_WORK TO BE COMPLETED_. Reproduce the entries verbatim; no pictures.

(Source texts of formatted documents)
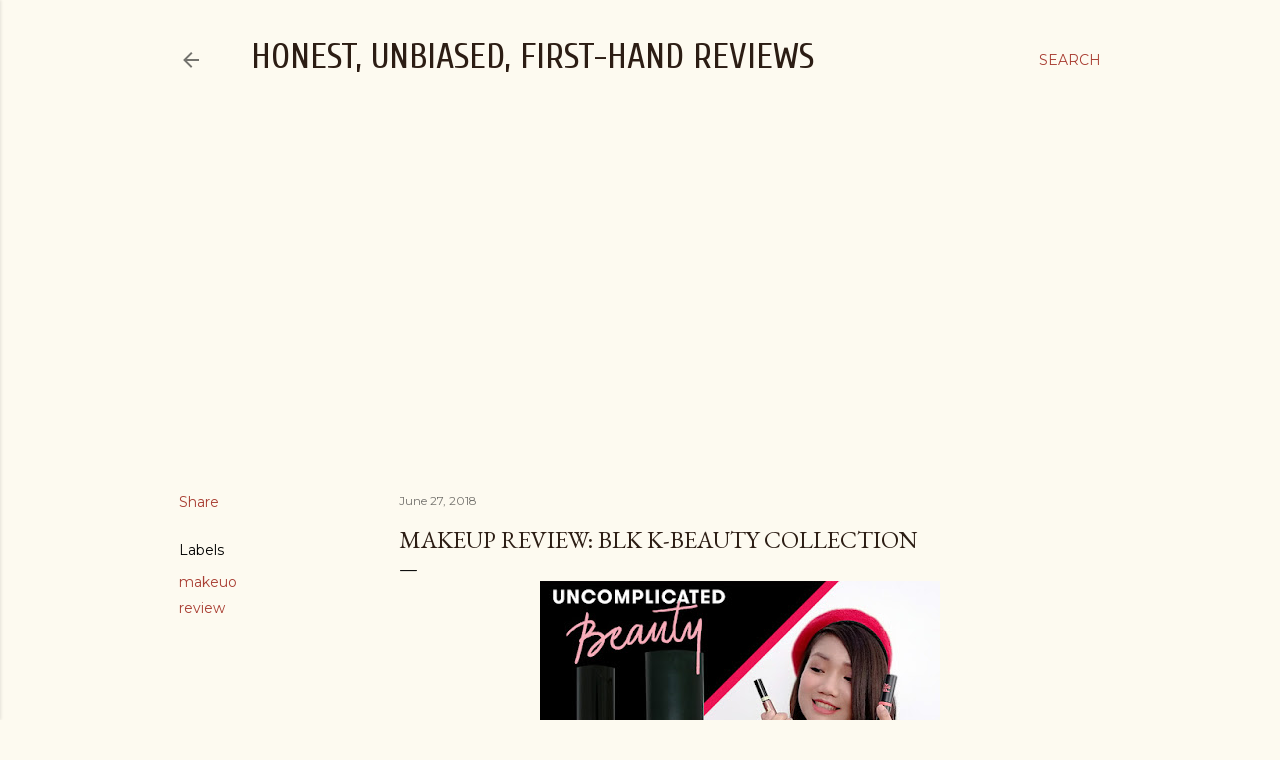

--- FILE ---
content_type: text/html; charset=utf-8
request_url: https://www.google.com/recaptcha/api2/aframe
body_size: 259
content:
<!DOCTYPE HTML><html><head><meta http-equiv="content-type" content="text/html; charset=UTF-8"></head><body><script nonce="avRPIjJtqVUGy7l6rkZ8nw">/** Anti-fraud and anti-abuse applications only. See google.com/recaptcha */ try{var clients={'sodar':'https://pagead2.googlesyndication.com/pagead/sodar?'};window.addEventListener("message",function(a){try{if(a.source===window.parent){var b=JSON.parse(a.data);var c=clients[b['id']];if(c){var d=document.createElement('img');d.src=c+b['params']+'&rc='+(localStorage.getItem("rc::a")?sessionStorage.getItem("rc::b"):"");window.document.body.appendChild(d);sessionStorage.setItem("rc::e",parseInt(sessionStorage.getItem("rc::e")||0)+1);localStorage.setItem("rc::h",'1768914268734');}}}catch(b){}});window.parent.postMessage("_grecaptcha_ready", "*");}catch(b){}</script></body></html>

_WRITTEN SOLUTION_.
--- FILE ---
content_type: text/html; charset=utf-8
request_url: https://www.google.com/recaptcha/api2/aframe
body_size: 259
content:
<!DOCTYPE HTML><html><head><meta http-equiv="content-type" content="text/html; charset=UTF-8"></head><body><script nonce="avRPIjJtqVUGy7l6rkZ8nw">/** Anti-fraud and anti-abuse applications only. See google.com/recaptcha */ try{var clients={'sodar':'https://pagead2.googlesyndication.com/pagead/sodar?'};window.addEventListener("message",function(a){try{if(a.source===window.parent){var b=JSON.parse(a.data);var c=clients[b['id']];if(c){var d=document.createElement('img');d.src=c+b['params']+'&rc='+(localStorage.getItem("rc::a")?sessionStorage.getItem("rc::b"):"");window.document.body.appendChild(d);sessionStorage.setItem("rc::e",parseInt(sessionStorage.getItem("rc::e")||0)+1);localStorage.setItem("rc::h",'1768914268734');}}}catch(b){}});window.parent.postMessage("_grecaptcha_ready", "*");}catch(b){}</script></body></html>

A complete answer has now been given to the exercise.